Games are amazing vehicles for learning. Watching my almost three-year-old do puzzles is awe inspiring, not the least of which because she currently thinks of the alphabet as one giant puzzle that unlocks books, another thing she loves. That drive means that she has known her alphabet for a while and can now spell her first and last name with scrabble letters. She has learned this largely on her own, using iPhone apps which while I've downloaded for her to use, I do not encourage or discourage her use of any particular app. While she certainly gets exposed to her letters at daycare and at home, most of her learning has been motivated intrinsically.
Most adults can hardly even understand that kind of motivation, let alone access it. Why? Most of us have been pretty screwed up by extrinsic motivators for so many years that we don't even know what makes us happy any more.
First our parents set all sorts of expectations for us and while I am nowhere near a free spirited parent, the historical and more traditional method of parenting that my generation and previous generations grew up with was mostly a do-as-i-say-when-I-say-it-and-don't-ask-too-many-questions approach. In my case, my father (who I loved dearly) had expectations of me that were pretty misaligned with the child I was. He wanted a demure daughter who liked to follow the rules.

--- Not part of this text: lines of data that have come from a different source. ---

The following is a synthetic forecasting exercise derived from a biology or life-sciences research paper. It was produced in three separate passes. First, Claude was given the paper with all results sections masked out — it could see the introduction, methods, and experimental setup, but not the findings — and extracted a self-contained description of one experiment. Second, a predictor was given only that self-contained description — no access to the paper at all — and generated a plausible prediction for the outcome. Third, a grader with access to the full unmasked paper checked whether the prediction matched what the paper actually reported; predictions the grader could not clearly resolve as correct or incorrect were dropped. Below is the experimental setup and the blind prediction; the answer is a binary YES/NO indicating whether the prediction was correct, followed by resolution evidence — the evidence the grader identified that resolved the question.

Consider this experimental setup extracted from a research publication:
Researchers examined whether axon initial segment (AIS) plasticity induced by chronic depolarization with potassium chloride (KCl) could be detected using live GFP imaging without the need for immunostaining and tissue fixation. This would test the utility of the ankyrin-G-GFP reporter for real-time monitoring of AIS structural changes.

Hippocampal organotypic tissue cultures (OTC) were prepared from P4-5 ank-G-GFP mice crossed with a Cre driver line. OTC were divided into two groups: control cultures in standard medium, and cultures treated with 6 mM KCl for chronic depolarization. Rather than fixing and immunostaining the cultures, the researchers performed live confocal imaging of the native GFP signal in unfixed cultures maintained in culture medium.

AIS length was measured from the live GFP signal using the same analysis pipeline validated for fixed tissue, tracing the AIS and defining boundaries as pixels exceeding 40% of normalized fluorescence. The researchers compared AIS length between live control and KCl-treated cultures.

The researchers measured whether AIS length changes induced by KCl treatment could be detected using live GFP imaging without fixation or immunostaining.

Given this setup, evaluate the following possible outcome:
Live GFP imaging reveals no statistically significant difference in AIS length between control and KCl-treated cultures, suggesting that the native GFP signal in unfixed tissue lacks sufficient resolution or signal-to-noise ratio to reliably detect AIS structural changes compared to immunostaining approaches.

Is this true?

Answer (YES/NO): NO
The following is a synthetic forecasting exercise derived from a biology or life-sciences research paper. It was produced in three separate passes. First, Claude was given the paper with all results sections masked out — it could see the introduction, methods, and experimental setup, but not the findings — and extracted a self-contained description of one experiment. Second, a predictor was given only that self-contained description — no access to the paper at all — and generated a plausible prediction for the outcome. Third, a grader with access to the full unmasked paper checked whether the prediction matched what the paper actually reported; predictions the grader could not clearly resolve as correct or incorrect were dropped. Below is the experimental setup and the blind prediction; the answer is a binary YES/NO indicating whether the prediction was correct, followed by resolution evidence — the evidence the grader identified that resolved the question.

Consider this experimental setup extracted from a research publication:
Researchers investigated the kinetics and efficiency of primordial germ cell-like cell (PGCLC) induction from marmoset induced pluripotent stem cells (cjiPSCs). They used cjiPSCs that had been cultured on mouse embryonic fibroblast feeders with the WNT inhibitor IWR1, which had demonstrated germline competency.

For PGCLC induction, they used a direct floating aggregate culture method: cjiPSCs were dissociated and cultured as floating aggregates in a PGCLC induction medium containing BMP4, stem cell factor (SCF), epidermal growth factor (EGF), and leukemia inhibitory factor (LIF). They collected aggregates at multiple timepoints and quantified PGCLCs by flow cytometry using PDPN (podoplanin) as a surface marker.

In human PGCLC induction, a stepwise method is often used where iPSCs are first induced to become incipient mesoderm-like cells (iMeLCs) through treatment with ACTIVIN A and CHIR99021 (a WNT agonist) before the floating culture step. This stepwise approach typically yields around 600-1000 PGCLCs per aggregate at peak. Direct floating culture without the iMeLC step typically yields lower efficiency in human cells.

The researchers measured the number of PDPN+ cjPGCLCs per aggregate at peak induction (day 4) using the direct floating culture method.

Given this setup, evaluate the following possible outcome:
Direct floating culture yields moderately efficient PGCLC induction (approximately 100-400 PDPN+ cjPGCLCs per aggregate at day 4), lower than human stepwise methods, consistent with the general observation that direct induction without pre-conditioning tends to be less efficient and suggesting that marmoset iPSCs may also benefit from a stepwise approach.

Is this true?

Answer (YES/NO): NO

I was impulsive and passionate. It created an internal conflict that still rages on and is not all negative but it clouded my ability to understand myself because I was so eager to please him. In many ways, his relatively early death has helped release me from that extrinsic motivator that kept me from accessing my own natural motivations - and my potential.

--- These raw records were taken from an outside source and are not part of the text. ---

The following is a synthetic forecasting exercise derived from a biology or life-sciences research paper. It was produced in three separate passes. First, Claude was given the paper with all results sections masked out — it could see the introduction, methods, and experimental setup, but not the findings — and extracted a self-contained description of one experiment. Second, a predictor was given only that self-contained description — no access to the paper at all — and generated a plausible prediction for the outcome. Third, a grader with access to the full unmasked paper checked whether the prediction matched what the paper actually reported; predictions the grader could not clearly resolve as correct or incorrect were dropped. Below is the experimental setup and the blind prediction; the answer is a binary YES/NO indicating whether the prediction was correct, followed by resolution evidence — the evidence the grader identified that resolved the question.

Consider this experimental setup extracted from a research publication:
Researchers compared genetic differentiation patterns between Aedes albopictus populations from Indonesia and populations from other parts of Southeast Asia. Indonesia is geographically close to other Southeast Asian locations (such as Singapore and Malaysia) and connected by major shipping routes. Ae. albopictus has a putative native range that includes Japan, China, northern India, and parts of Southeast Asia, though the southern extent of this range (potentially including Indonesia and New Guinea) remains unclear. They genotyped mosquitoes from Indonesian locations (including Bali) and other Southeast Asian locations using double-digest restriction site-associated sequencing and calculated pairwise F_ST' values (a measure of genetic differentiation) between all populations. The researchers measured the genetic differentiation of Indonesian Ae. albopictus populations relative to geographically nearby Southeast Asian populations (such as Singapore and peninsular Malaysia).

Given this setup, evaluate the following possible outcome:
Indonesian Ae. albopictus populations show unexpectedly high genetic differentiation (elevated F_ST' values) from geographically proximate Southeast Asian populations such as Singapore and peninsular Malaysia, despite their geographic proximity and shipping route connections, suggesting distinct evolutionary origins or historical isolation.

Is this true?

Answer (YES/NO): YES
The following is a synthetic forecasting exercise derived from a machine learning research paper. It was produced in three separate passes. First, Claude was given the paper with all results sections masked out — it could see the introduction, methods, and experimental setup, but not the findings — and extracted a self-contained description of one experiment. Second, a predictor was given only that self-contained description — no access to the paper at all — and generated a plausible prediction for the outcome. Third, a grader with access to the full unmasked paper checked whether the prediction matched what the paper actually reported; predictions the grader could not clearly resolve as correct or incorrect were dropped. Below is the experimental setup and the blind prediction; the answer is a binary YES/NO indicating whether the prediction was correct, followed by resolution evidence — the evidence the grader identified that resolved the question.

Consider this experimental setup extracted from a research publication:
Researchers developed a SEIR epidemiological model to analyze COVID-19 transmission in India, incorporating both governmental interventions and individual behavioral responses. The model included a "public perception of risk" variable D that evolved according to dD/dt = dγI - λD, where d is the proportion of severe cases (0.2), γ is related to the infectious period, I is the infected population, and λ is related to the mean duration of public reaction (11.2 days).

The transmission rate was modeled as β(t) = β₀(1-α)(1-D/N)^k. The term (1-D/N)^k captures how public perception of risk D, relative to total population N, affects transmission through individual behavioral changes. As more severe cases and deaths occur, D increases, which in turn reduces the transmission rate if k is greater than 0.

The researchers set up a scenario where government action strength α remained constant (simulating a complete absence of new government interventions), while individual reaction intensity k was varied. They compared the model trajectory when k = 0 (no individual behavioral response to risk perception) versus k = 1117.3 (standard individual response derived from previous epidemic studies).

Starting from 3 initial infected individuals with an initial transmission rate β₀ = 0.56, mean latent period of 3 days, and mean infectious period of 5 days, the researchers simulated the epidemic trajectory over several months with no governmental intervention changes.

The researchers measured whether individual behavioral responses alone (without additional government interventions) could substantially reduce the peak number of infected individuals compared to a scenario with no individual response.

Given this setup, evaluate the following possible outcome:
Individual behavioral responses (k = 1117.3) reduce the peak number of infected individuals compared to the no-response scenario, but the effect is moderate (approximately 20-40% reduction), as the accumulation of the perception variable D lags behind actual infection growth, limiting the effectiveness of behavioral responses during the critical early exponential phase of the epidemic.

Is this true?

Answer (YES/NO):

We then move on to school and work environments that are not set up to understand us, they are set up to make us conform to standards. The more standards we push onto kids - and adults - as they learn, the more our natural motivators are subverted and forgotten. And the more our potential is squandored.
As companies get excited about the ability to "gamify" work, I worry that they are just replacing or adding one system of extrinsic motivators (traditional performance management models) with another, cheaper model delivered through software. But that will not unlock the potential of human resources - to do that, they must re-discovered their intrinsic motivators and to do that, extrinsic motivators need to be removed to the bare minimum necessary to operate. For most organizations, it is impossible to remove all of the extrinsic motivators (salary, legal constraints, raises, promotions) but those core pressures exerted on human performance should be the first thing we evaluate before we add even more game mechanics.
Gamifying the wrong motivators is worse than doing nothing at all and in a world where we want to unleash human potential, we desperately need people that have the drive my daugter has in understanding the alphabet because she really, really wants to.